Entries supplied.
Start of Block

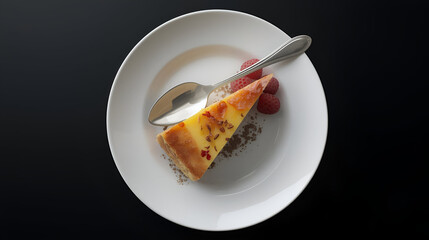 Delectable Slice of Gourmet Tart on a White Plate, Garnished with Raspberries and a Silver Spoon, Against a Dark Background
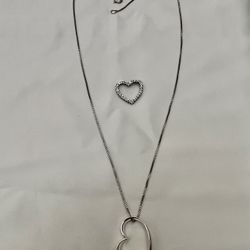 Sterling Silver with two Hearts 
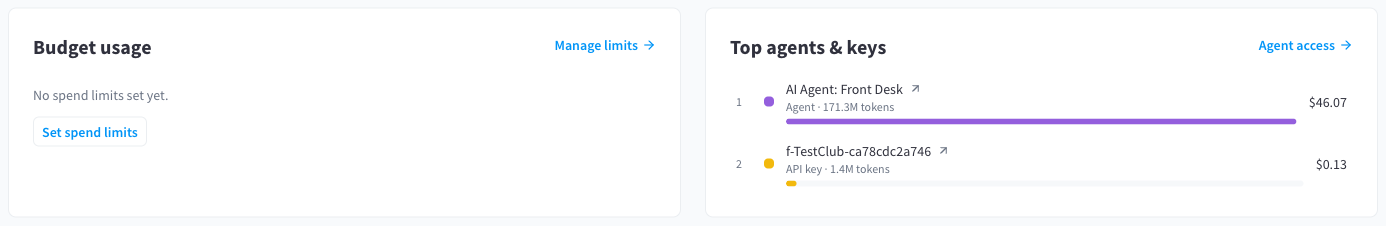 Budget usage and top agents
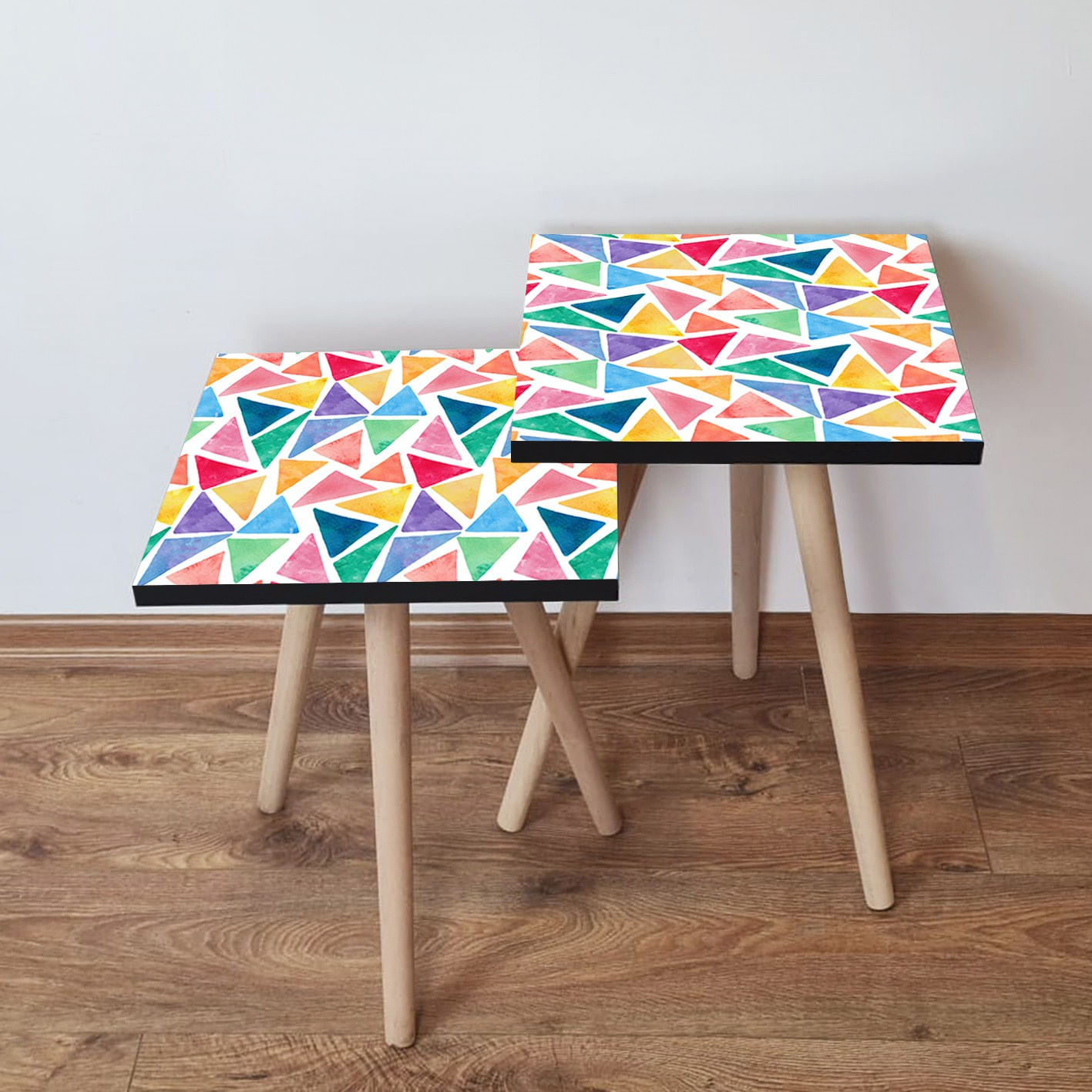 Set masute de cafea, Hanah Home, mdf, multicolor, 35x35x47 cm, picioare lemn fag, 481LNA2380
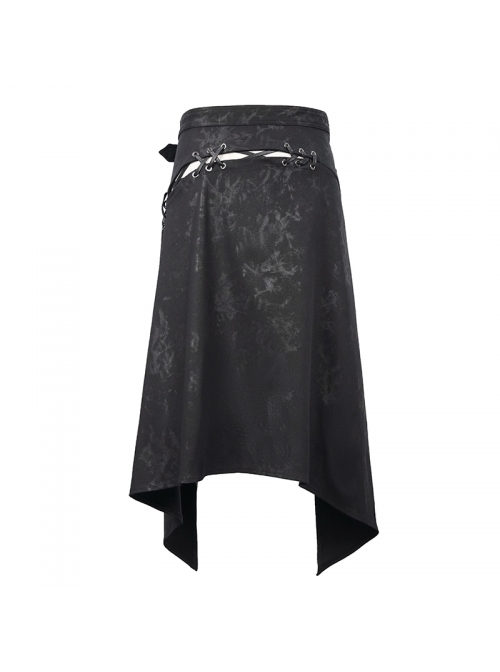 Punk Style Twill Weave Front And Back Asymmetrical Print Men's Black Daily Skirt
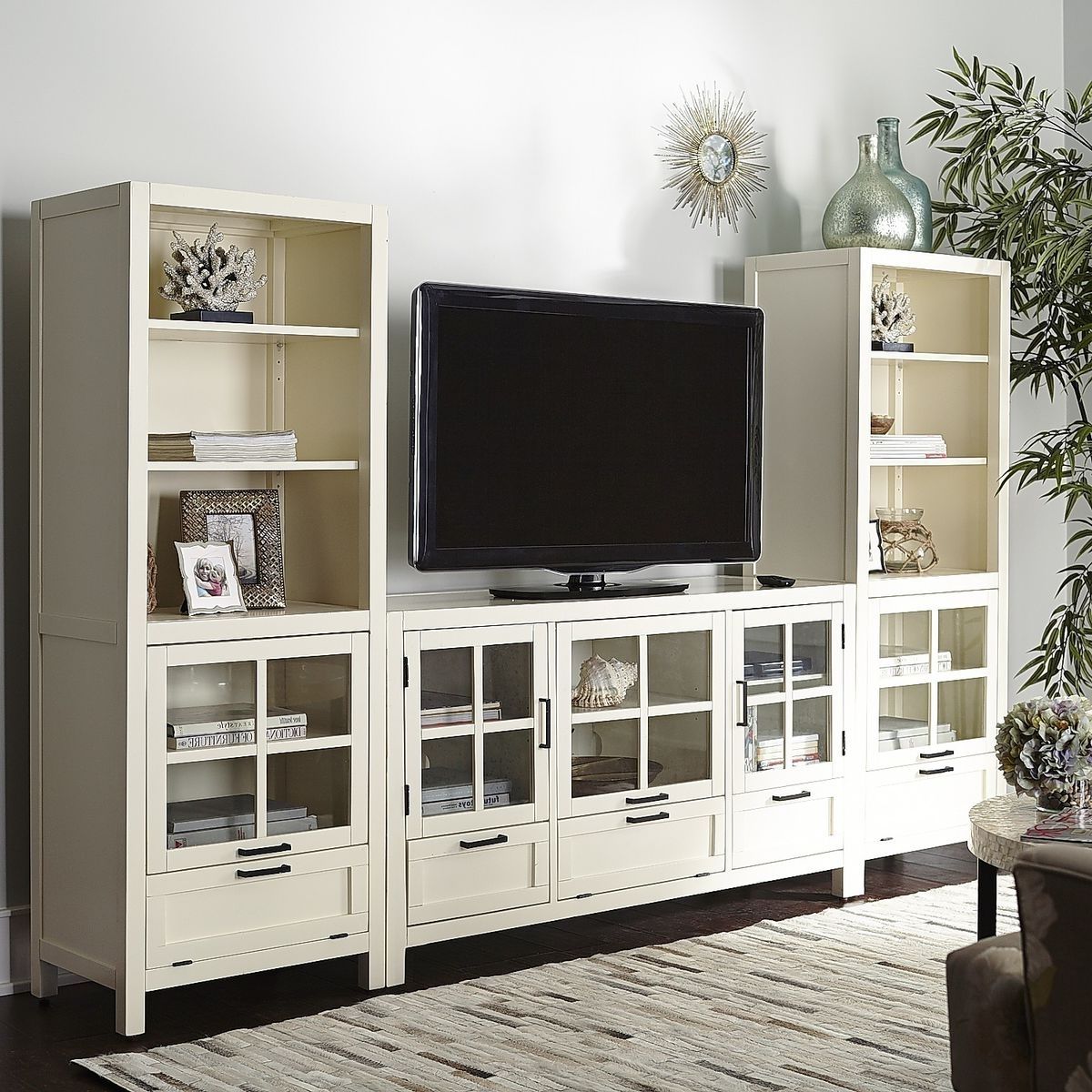 Tv Stand Bookcases Intended For Preferred Sausalito Bookcase & Media Tower – Antique White (View 15 of 15)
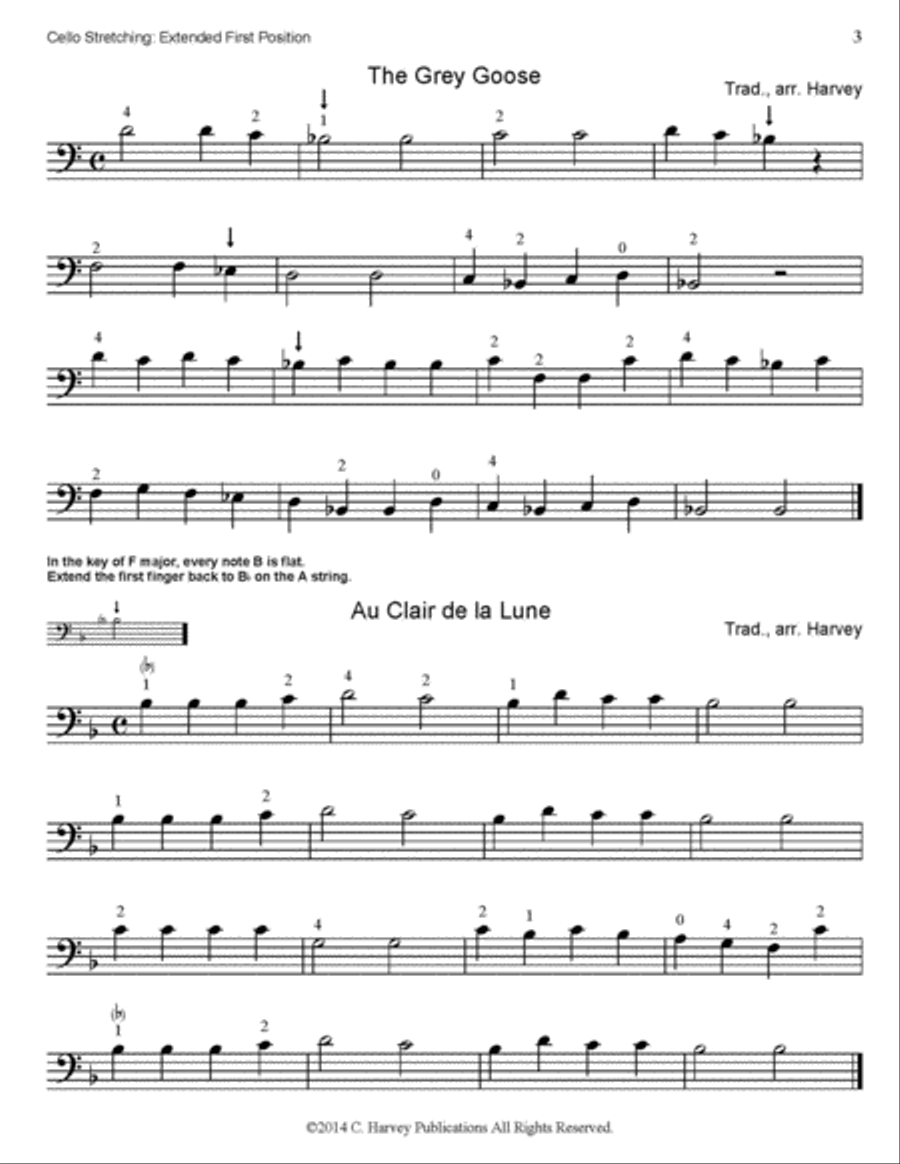 Cello Stretching: Extended First Position Cello scores gallery preview page 3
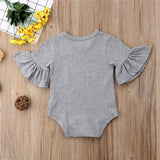 0-24M Newborn Baby Girl Flare Sleeve Solid Black White Grey Casual Romper Jumpsuit Outfits Baby Clothes Summer kids Suit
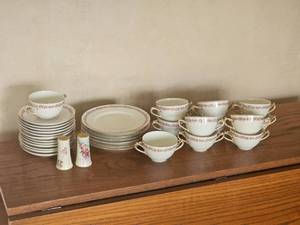 lot 355 image: Vintage L Bernardaud Co Limoger China Pink Rose Pattern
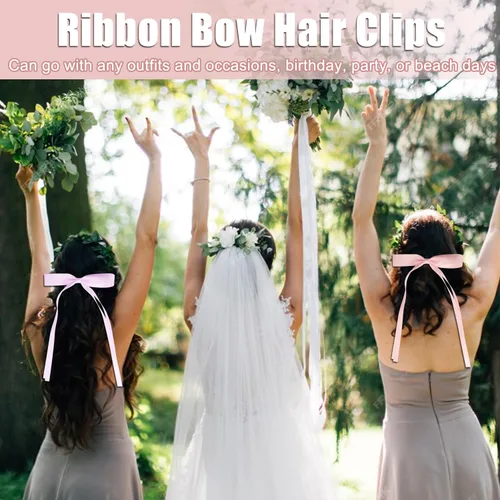 Vista 4 de Pinzas para el pelo con borlas y colas largas, bonitos pasadores de lazo, accesorios para el cabello para niñas y adolescentes, ideales para regalos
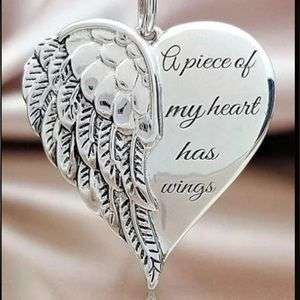 A Piece of my Heart Has Wings Pendant and Necklace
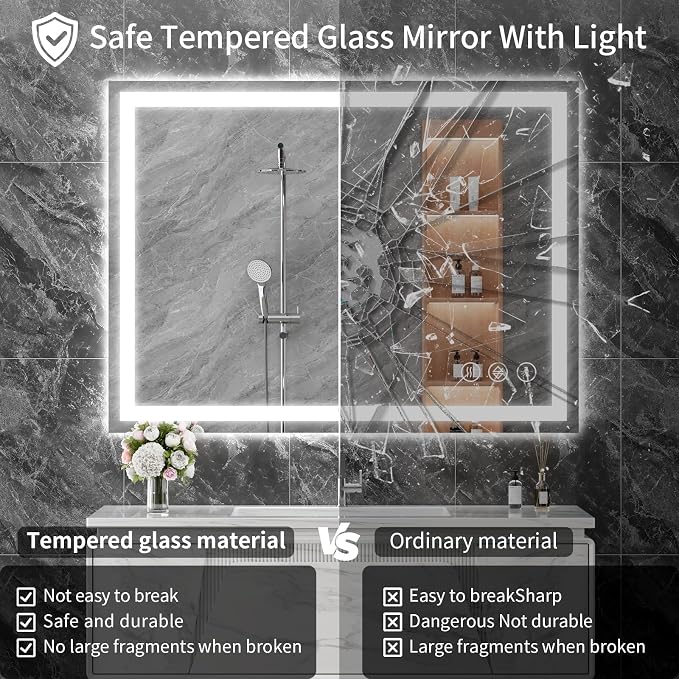 Koonmi 48"x32" LED Mirror for Bathroom, 90CRI Anti-Fog Vanity Mirror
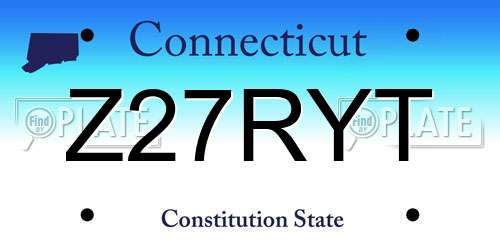 Z27RYT Connecticut License Plate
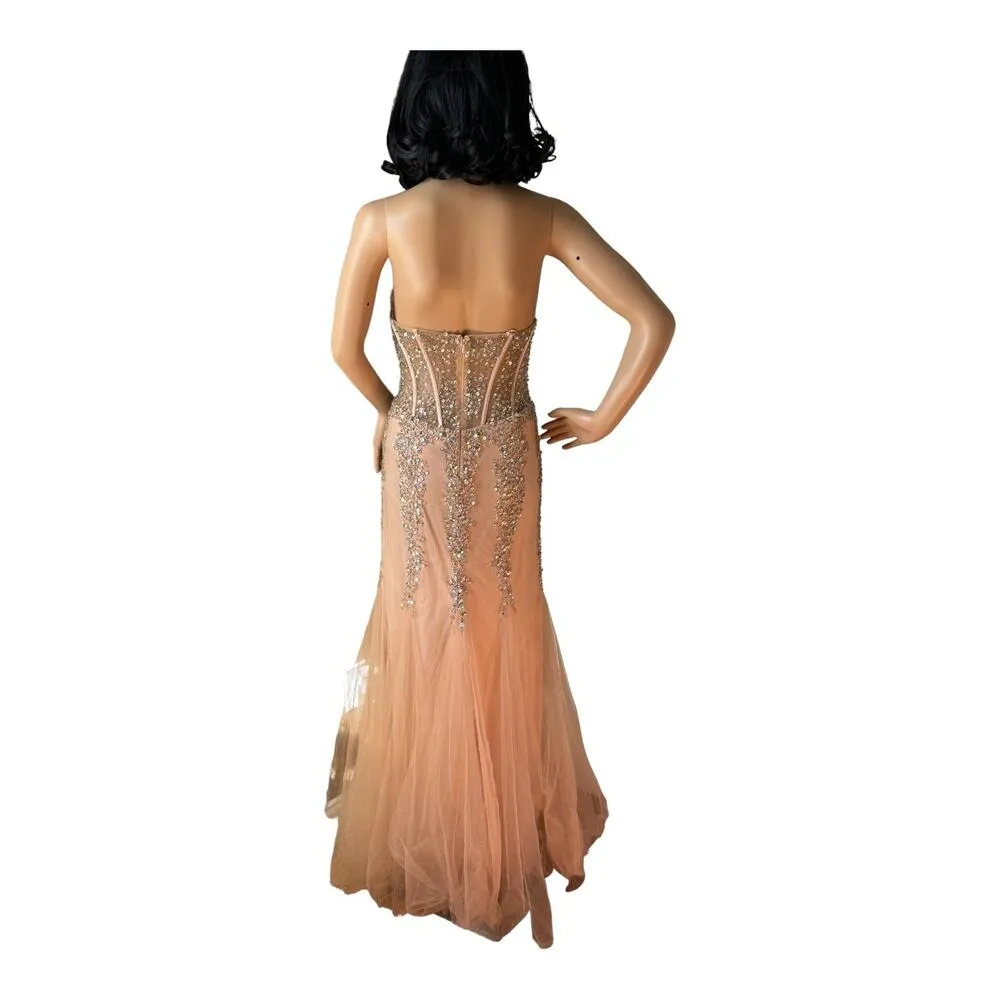 Anny Lee Mermaid Sweetheart Sheer Bodice formal dress in nude size large - Image 14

End of Block

What you are asked to do. Images must not appear in the copy; reproduce everything else in the records verbatim.

Result of the task.
 Delectable Slice of Gourmet Tart on a White Plate, Garnished with Raspberries and a Silver Spoon, Against a Dark Background
 Sterling Silver with two Hearts 
 Budget usage and top agents
 Set masute de cafea, Hanah Home, mdf, multicolor, 35x35x47 cm, picioare lemn fag, 481LNA2380
 Punk Style Twill Weave Front And Back Asymmetrical Print Men's Black Daily Skirt
 Tv Stand Bookcases Intended For Preferred Sausalito Bookcase & Media Tower – Antique White (View 15 of 15)
 Cello Stretching: Extended First Position Cello scores gallery preview page 3
 0-24M Newborn Baby Girl Flare Sleeve Solid Black White Grey Casual Romper Jumpsuit Outfits Baby Clothes Summer kids Suit
 lot 355 image: Vintage L Bernardaud Co Limoger China Pink Rose Pattern
 Vista 4 de Pinzas para el pelo con borlas y colas largas, bonitos pasadores de lazo, accesorios para el cabello para niñas y adolescentes, ideales para regalos
 A Piece of my Heart Has Wings Pendant and Necklace
 Koonmi 48"x32" LED Mirror for Bathroom, 90CRI Anti-Fog Vanity Mirror
 Z27RYT Connecticut License Plate
 Anny Lee Mermaid Sweetheart Sheer Bodice formal dress in nude size large - Image 14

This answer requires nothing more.